___ Task input ___

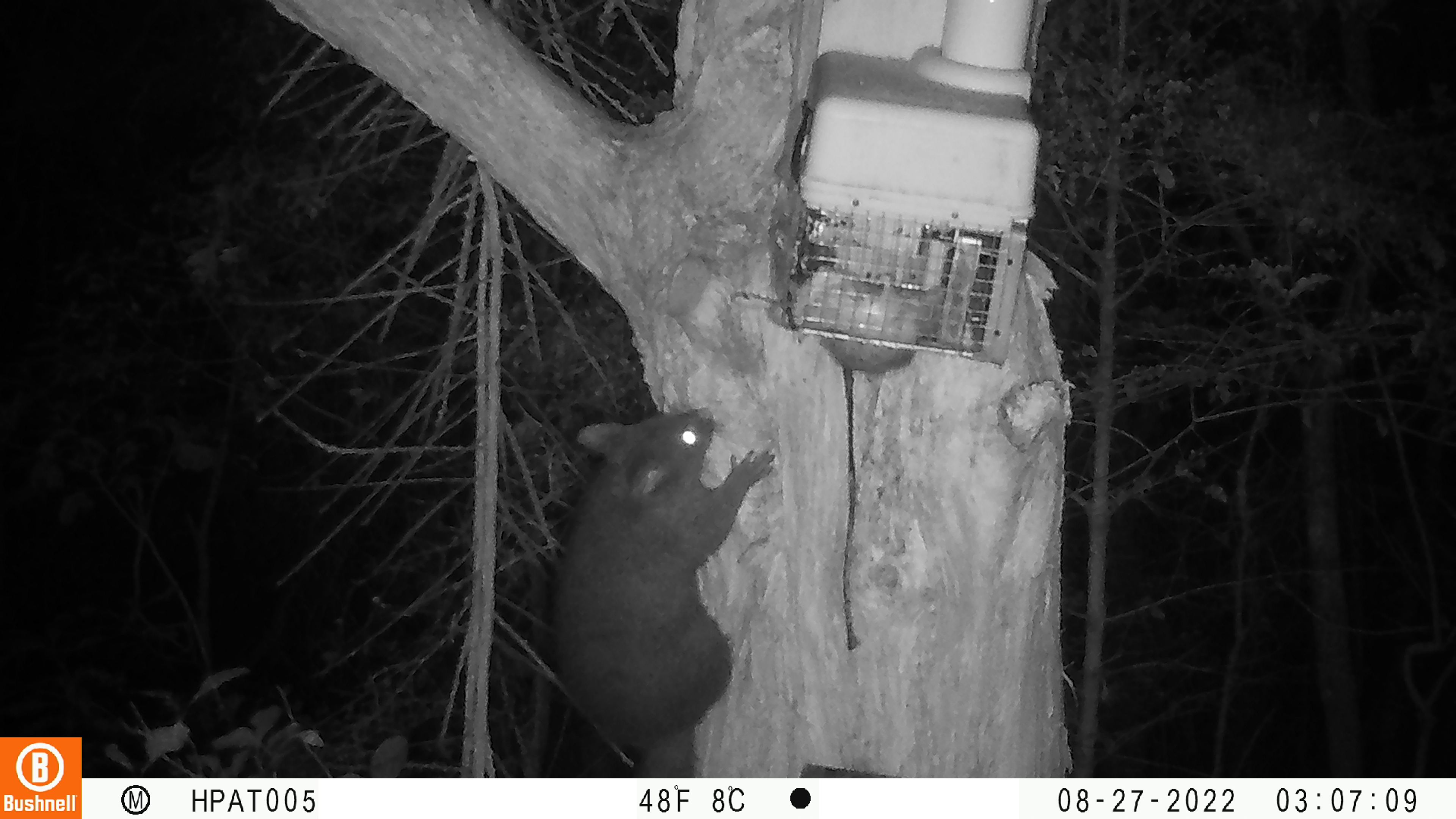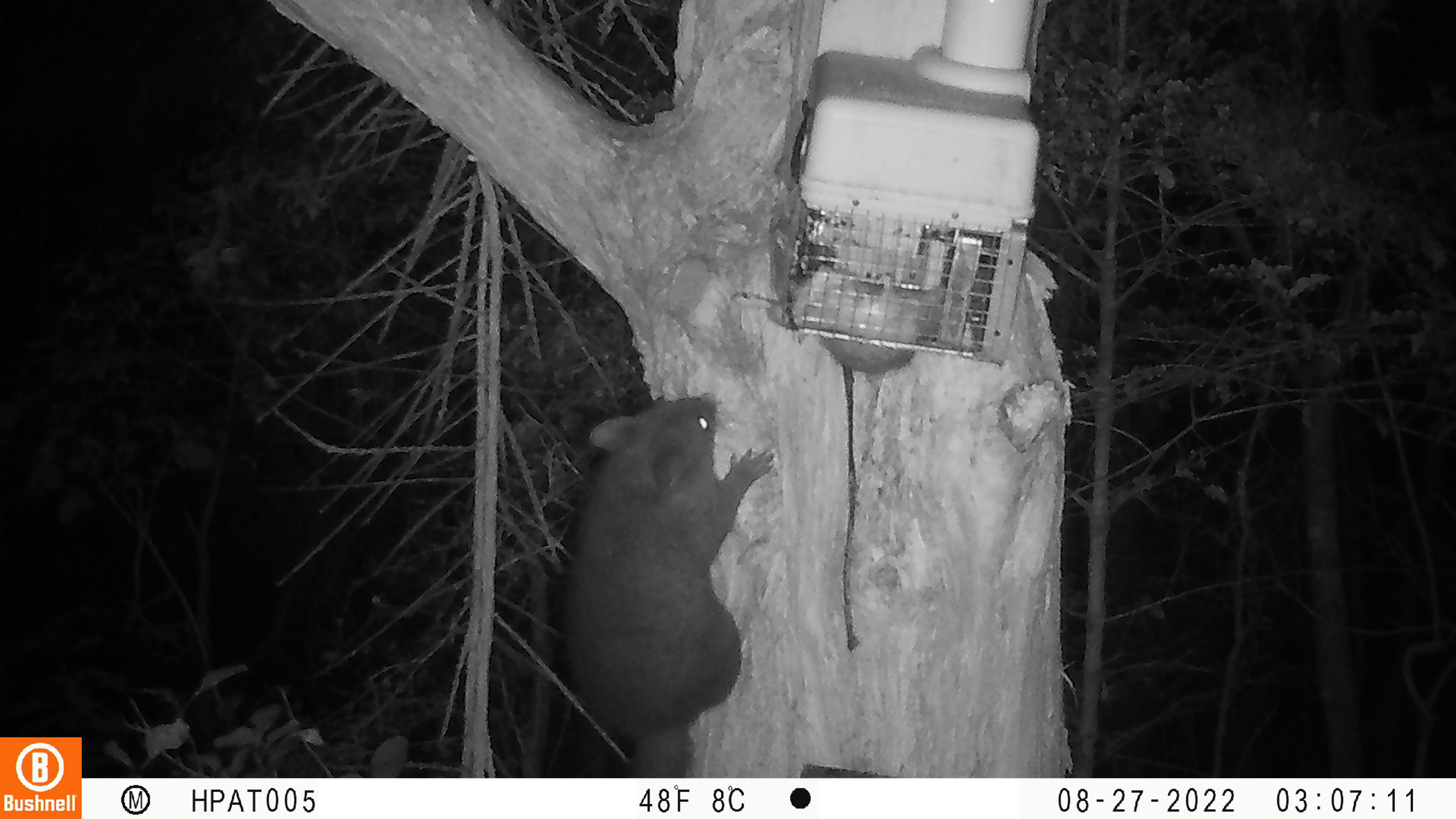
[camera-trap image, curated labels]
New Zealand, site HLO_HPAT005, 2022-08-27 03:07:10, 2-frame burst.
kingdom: Animalia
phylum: Chordata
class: Mammalia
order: Diprotodontia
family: Phalangeridae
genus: Trichosurus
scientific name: Trichosurus vulpecula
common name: common brushtail possum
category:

___

## Exercise brief
Where images occur in the data above, leave them out and repeat everything else exactly.

## Result of this task
[camera-trap image, curated labels]
New Zealand, site HLO_HPAT005, 2022-08-27 03:07:10, 2-frame burst.
kingdom: Animalia
phylum: Chordata
class: Mammalia
order: Diprotodontia
family: Phalangeridae
genus: Trichosurus
scientific name: Trichosurus vulpecula
common name: common brushtail possum
category:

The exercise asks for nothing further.